Average airfares are up but that doesn’t mean the points are increasing in value. Remember that airlines still control the inventory allocations and there is no guarantee that higher fare tickets can be redeemed for. Also, the “free one-way award” existed before. Suggesting that somehow it is new of that somehow the points value has increased because of that is silly. In fact, the benefit used to be MUCH better on AA. Now it is worse than it was before. How is that an increase in value?
You getting smarter doesn’t make the points more valuable. It just means you get better and knowing how to maximize the value they hold. But the points themselves are still losing value as a general rule.
I can think of two or three specific instances where points have increased in value over the past decade. The rest of the changes to the programs have, across the board, decreased the value of points. Hoarding them is a foolish approach and will result in a poor return on the investment made.
As for the suggestion to just redeem before they are devalued, that can work if there is sufficient notice. But such notice is not always provided. And that still only works if you can actually make a trip at that time and find the seats/rooms and get away. I’d much rather keep my balances low, constantly redeeming when I have enough for the next trip without stressing over whether my “investment” is going to tank at any point in time. I get the best value possible without worrying about the minimal fungibility points present.
Interesting take, but not really accurate in a theoretical or practical sense.

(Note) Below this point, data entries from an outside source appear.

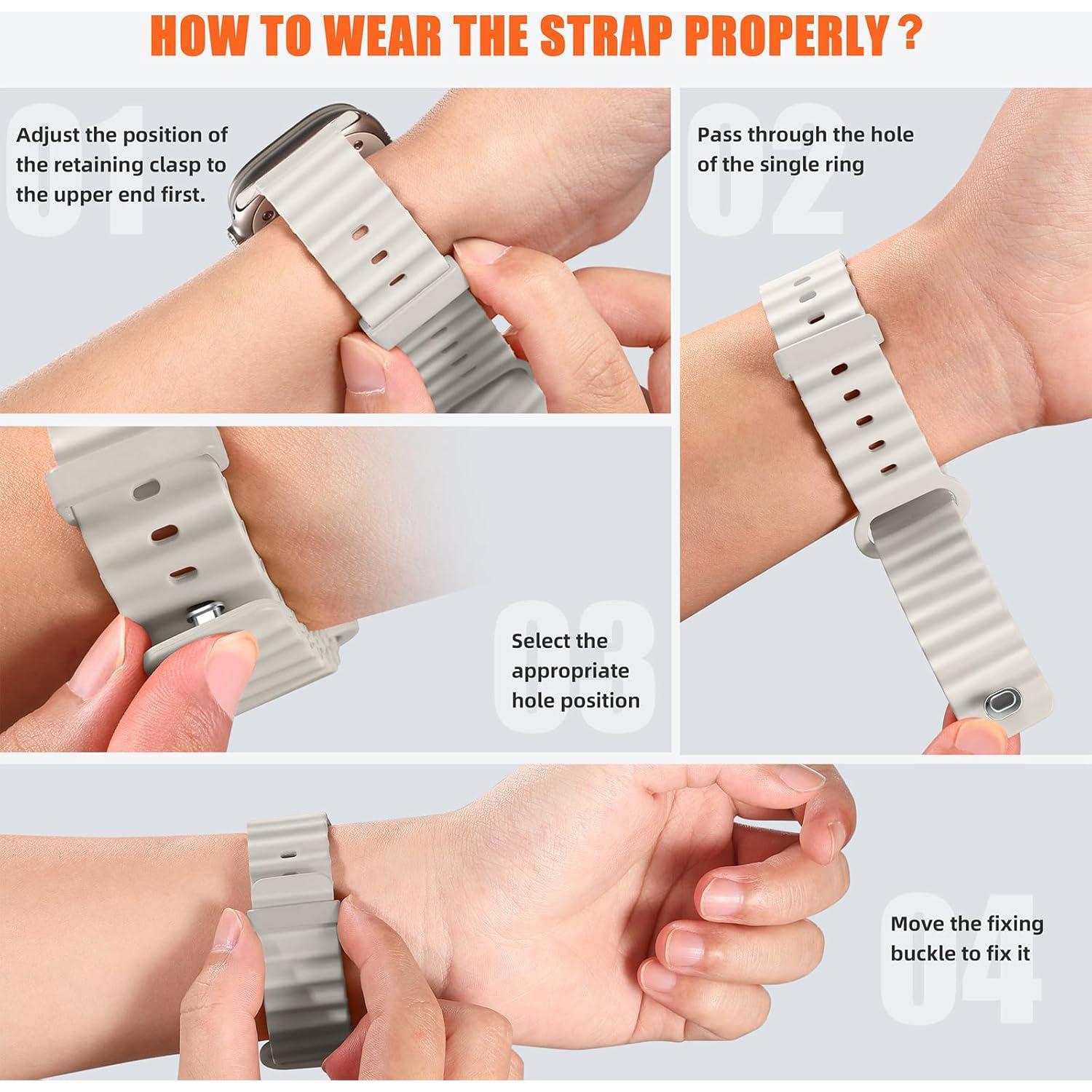 HOW TO WEAR THE STRAP PROPERLY ?

01

Adjust the position of the retaining clasp to the upper end first.

02

Pass through the hole of the single ring

03

Select the appropriate hole position

04

Move the fixing buckle to fix it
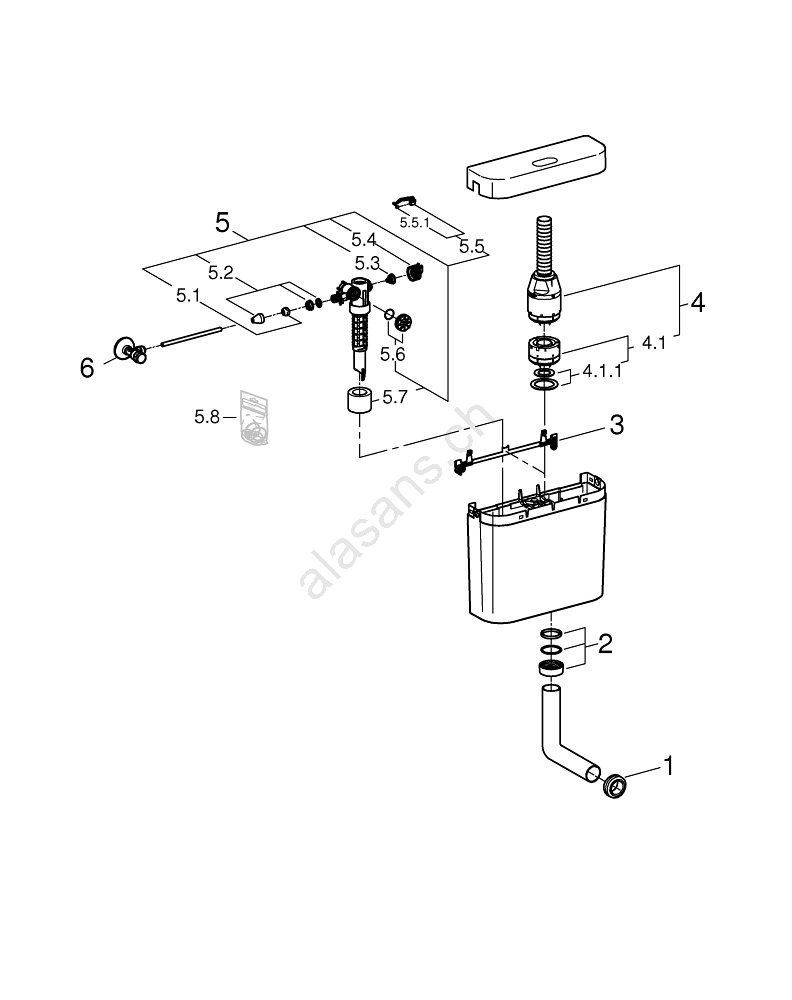 5
5.5.1
5.5
5.4
5.3
5.2
5.1
6
5.6
5.7
5.8
4
4.1
4.1.1
3
alasans.ch
2
1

Also, your use of real vs nominal (5k vs 25k AAdvantage miles) isn’t correct. You’re describing a nominal change there in value. The “real” change involves comparing what the 5k RT flight cost back then in cash to the 25k RT flight in today’s dollars
You need to define the kind of value you are referring to. If I were asked to appraise an item, I would need to determine whether I was defining the market value or the investment value of the item. In this case market value would consider all the possible redemptions and define the midpoint at which 50% of redemptions would be higher and 50% lower. Investment value is more personalized and only takes into account redemptions you would consider. So I would argue that market value generally drops over time while it is possible for your investment value to increase if your knowledge or use of the points is enhanced.
I totally agree with what you wrote; however I just envision the airlines using their powers, one way or another to devalue frequent flyer miles, i.e. eliminating a 20,000 mile frequent flyer award ticket for a short haul ticket, for say Newark to Cleveland; I hope I am wrong but let’s keep our fingers crossed.
I believe the original UA and AA domestic round trip awards were 50K in first class, 35K in coach (I think the 5K award was a domestic first class upgrade). But the original awards were much more valuable for other reasons – no capacity controls (which were introduced by UA in 1988), and stopovers allowed on domestic awards.